- **WHAT YOU NEED TO DO**:
Which lines of the rows below run from the one containing "Starting from farthest" through the one containing "3961 millimetres"? Give them as a numbered list, leaving out blank lines.

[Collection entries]
## begin

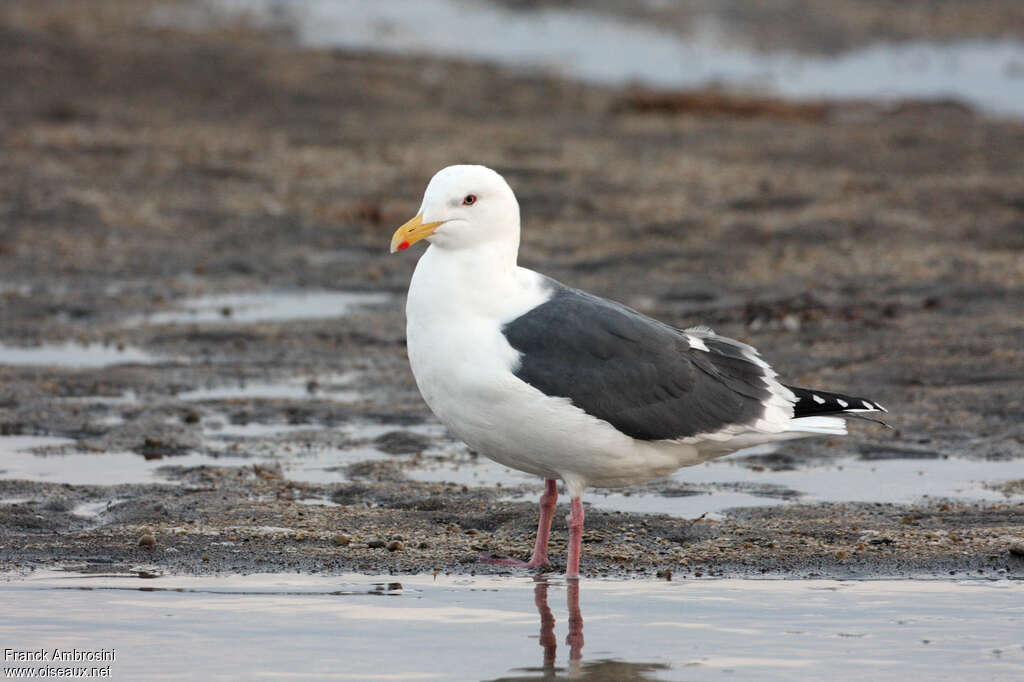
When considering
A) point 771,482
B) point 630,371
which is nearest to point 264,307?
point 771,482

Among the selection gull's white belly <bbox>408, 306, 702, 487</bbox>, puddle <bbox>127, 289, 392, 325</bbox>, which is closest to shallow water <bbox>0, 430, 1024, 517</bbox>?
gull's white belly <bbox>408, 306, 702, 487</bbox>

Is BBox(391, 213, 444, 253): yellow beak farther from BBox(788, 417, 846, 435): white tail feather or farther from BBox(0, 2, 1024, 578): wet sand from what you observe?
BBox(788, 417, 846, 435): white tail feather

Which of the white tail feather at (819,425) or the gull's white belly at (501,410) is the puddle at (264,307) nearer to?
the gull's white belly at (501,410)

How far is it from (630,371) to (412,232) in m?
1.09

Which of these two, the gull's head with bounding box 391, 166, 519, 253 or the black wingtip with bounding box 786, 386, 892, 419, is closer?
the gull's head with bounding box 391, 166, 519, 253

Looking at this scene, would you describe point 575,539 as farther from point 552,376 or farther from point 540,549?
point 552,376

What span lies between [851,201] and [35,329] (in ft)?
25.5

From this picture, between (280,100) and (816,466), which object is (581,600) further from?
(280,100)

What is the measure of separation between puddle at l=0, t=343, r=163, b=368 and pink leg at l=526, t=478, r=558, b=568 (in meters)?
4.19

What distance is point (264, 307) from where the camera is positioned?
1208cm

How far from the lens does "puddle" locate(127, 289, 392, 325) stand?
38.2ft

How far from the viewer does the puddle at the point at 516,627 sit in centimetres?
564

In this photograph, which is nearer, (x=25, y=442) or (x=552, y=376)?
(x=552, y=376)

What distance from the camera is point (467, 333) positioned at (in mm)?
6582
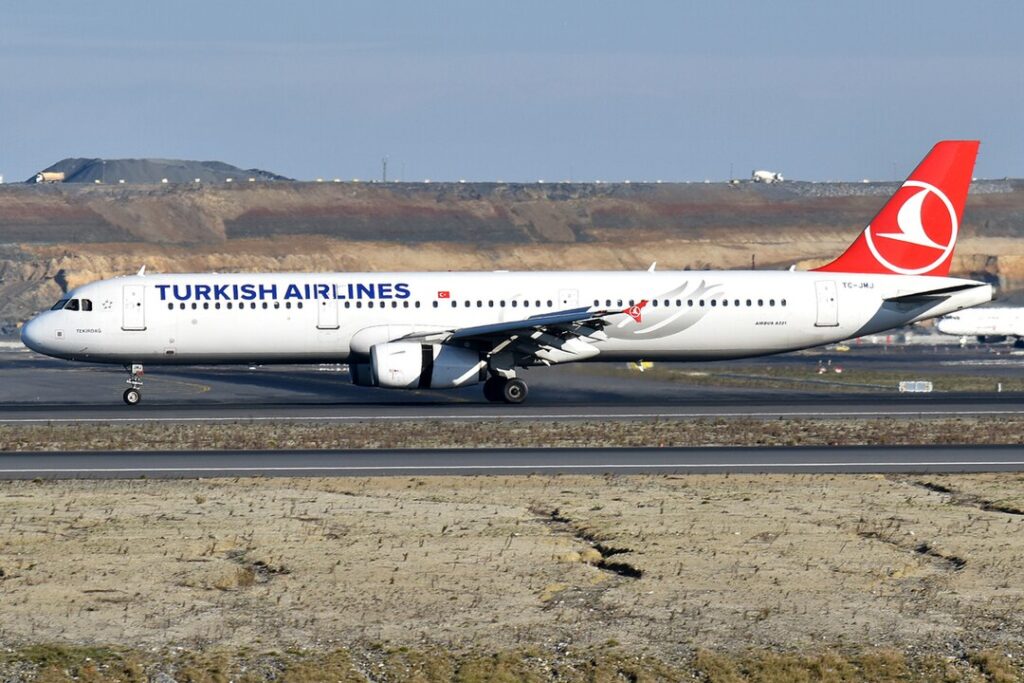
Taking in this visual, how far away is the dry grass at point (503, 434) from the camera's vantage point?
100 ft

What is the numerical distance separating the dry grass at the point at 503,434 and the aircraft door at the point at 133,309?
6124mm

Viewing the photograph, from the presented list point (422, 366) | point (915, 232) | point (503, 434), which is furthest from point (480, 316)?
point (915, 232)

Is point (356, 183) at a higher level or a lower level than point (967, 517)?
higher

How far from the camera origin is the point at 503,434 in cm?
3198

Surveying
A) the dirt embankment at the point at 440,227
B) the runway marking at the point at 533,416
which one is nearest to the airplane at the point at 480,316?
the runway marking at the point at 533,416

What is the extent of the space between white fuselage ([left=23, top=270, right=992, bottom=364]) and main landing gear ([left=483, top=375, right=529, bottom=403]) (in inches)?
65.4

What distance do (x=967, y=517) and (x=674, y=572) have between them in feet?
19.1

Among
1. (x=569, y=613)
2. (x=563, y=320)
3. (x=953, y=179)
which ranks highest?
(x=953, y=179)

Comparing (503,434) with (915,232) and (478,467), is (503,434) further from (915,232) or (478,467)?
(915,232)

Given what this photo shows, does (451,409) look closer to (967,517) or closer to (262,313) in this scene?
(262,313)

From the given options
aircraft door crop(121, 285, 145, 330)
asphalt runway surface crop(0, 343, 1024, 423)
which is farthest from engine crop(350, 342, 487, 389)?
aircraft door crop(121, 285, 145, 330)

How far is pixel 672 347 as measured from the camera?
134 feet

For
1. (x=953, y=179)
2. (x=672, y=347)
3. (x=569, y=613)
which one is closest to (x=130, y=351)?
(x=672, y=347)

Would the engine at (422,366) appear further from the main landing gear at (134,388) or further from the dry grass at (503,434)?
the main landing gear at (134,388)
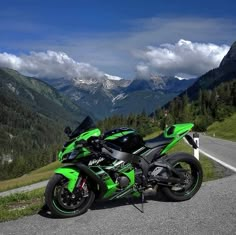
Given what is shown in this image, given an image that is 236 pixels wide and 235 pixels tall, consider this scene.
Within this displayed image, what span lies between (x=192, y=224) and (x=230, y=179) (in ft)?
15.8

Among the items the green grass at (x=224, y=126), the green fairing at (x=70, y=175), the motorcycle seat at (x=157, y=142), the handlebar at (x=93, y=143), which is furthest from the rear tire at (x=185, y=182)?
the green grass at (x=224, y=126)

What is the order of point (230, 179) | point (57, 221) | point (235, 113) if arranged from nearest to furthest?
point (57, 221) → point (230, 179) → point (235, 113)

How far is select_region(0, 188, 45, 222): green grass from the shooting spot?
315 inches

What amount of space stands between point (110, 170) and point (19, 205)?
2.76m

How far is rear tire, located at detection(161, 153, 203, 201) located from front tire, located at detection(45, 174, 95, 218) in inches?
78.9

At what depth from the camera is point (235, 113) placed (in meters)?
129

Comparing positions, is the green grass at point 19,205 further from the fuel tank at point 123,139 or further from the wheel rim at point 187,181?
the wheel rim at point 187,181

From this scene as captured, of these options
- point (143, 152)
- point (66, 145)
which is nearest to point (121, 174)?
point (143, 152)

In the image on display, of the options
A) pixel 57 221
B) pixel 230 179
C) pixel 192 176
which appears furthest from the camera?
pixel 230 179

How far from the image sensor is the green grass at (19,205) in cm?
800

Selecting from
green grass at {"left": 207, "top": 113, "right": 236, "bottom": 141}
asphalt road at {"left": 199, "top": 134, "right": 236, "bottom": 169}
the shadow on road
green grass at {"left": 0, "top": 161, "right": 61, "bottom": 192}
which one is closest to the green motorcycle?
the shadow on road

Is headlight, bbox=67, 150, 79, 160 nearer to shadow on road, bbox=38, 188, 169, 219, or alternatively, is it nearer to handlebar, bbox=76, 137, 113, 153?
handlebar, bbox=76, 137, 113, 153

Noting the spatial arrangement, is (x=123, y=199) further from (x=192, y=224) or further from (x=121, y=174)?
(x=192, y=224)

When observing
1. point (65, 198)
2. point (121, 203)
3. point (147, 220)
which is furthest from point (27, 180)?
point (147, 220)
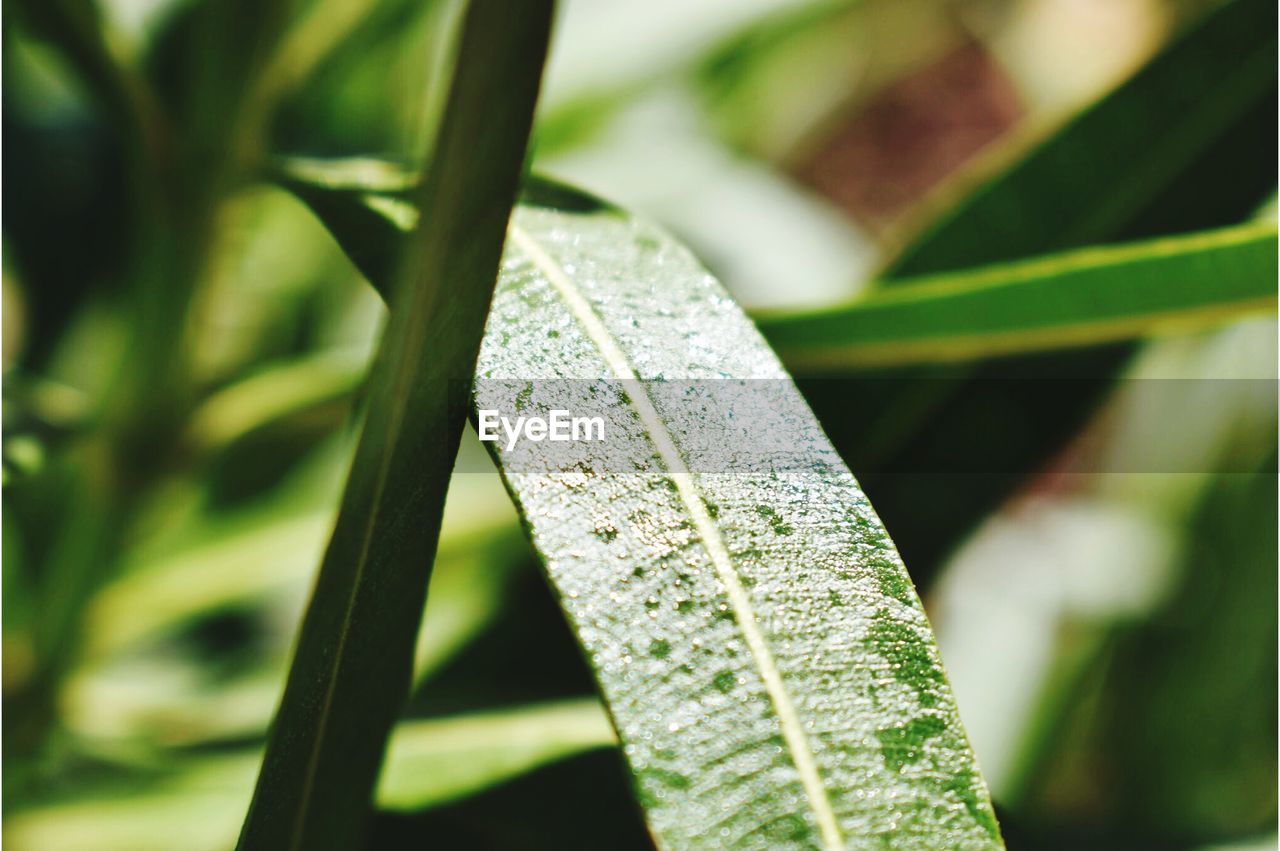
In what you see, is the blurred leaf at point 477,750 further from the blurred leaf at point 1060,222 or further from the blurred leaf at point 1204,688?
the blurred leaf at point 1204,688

## end
## begin

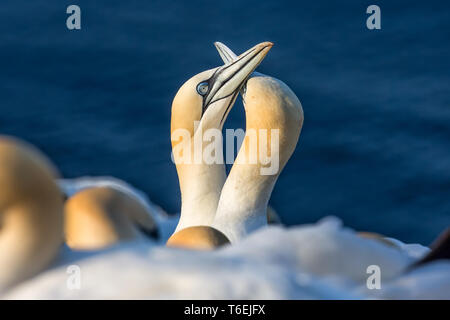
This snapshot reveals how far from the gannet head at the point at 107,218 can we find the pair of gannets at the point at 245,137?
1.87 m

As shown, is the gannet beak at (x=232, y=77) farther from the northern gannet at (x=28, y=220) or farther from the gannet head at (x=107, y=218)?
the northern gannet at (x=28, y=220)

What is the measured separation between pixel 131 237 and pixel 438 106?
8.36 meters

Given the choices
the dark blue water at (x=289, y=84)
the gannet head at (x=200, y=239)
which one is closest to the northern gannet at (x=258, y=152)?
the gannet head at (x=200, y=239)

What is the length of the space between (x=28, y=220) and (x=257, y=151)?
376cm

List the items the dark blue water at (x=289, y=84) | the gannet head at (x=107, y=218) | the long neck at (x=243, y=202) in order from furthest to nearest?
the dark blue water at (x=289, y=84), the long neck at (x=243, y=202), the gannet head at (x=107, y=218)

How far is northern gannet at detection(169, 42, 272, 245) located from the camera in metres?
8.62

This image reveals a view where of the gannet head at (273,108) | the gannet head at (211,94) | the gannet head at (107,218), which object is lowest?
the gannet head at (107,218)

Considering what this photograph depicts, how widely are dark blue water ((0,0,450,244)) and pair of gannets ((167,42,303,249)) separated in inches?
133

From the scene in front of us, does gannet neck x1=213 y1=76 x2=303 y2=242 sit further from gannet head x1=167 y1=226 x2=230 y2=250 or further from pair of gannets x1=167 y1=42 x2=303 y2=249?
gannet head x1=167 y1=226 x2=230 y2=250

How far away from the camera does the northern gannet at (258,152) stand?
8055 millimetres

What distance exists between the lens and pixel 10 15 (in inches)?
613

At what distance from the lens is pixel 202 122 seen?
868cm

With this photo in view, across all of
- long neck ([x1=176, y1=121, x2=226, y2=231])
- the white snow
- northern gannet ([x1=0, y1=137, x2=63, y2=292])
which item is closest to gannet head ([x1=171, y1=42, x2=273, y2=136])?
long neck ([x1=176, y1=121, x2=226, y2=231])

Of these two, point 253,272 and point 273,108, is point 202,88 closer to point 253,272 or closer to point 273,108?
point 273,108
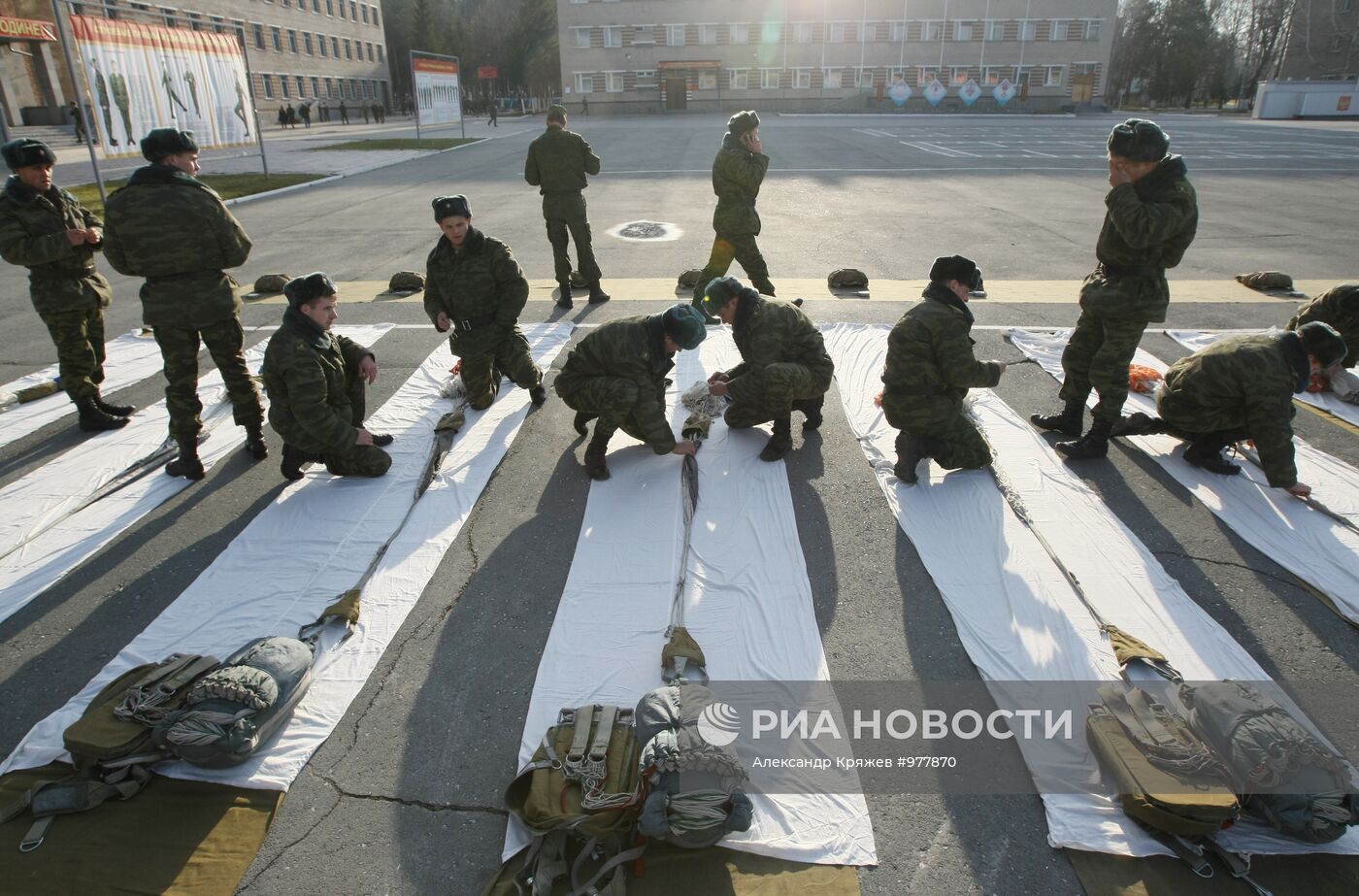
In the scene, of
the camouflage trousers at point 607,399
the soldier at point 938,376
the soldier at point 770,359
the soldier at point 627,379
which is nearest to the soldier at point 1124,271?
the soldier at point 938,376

## end
## begin

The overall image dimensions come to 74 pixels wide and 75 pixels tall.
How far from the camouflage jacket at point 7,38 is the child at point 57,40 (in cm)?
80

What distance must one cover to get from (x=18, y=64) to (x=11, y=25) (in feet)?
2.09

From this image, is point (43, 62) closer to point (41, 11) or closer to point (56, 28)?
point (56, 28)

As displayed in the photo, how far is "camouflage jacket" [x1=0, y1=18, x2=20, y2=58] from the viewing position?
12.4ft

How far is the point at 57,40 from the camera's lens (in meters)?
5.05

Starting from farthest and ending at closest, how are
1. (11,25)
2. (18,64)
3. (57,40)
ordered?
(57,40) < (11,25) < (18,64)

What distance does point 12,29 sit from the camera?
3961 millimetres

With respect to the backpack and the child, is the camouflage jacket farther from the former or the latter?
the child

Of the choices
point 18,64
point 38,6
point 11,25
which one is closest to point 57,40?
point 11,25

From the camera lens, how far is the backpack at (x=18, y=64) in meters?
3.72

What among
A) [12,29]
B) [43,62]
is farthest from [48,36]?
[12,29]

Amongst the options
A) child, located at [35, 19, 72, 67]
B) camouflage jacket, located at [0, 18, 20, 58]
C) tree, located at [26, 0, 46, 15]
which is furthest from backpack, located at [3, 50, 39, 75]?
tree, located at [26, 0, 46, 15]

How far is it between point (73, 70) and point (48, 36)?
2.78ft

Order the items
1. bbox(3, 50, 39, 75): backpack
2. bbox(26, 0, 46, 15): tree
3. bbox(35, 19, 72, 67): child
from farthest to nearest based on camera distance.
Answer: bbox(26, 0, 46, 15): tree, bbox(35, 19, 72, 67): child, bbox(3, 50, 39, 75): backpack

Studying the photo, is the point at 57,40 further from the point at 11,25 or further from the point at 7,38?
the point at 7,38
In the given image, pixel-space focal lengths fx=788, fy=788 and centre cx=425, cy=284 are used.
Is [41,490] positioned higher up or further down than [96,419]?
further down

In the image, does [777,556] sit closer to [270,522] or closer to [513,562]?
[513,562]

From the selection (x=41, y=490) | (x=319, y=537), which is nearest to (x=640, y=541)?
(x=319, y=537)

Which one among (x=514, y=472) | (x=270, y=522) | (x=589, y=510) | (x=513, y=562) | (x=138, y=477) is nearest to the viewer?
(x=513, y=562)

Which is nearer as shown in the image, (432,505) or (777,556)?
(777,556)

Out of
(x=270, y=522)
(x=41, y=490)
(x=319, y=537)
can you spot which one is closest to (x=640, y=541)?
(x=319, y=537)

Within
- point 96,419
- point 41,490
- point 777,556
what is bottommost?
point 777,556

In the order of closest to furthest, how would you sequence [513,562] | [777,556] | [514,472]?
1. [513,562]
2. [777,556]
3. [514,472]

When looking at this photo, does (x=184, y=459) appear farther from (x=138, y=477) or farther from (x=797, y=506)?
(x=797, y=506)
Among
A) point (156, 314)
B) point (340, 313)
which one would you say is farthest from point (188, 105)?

## end

- **OUTPUT FOR THIS TASK**:
1. Starting from farthest and ending at closest, how are
2. 1. (11,25)
3. 2. (18,64)
4. 3. (57,40)
5. ordered?
6. (57,40) < (11,25) < (18,64)
7. What distance does point 12,29 sit from the camera?
8. 3961 millimetres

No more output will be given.